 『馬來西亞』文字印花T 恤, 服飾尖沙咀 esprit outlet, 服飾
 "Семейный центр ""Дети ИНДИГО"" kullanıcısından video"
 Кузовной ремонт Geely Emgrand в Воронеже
...
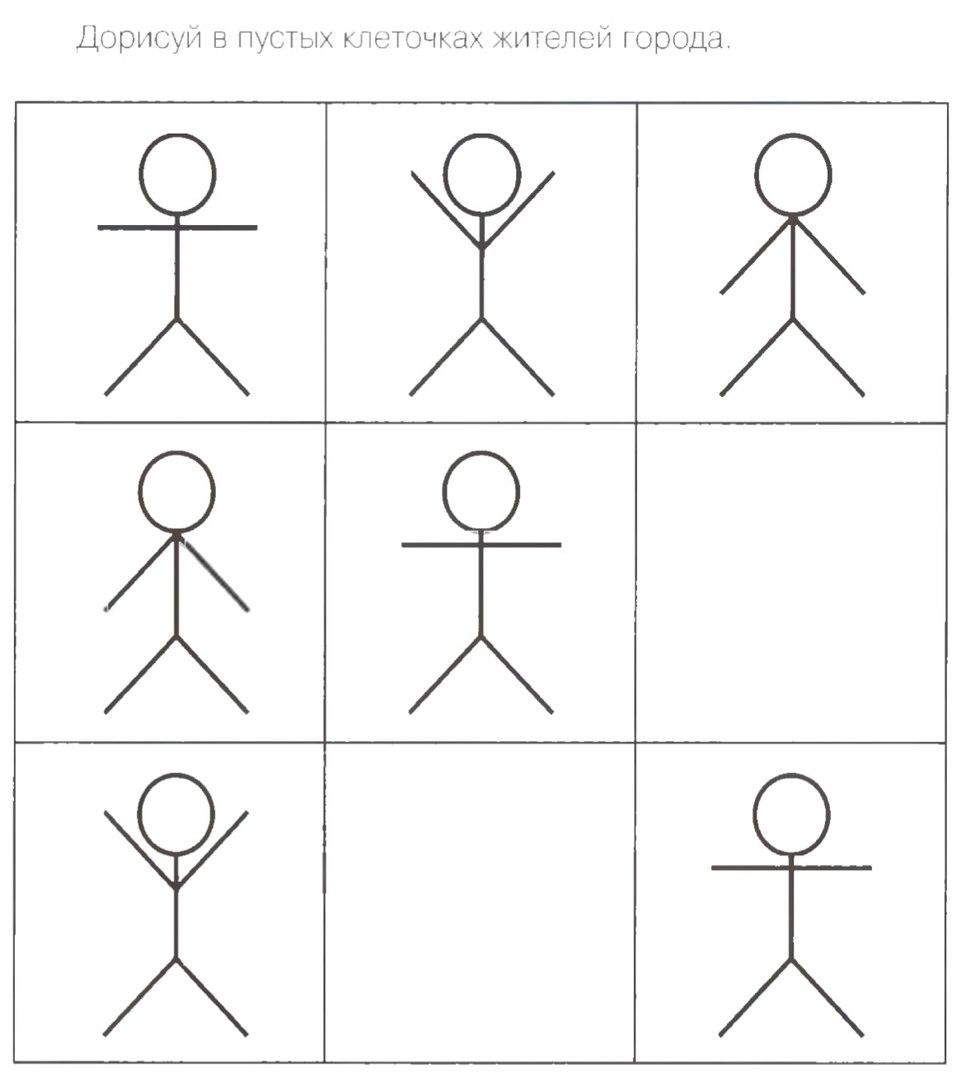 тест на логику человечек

**The problem**
Only the lines above starting at the line that holds "esprit outlet, 服飾" and ending at the line that holds "Кузовной ремонт Geely Emgrand в Воронеже" are to be repeated, exactly and in full.

**Written answer**
 『馬來西亞』文字印花T 恤, 服飾尖沙咀 esprit outlet, 服飾
 "Семейный центр ""Дети ИНДИГО"" kullanıcısından video"
 Кузовной ремонт Geely Emgrand в Воронеже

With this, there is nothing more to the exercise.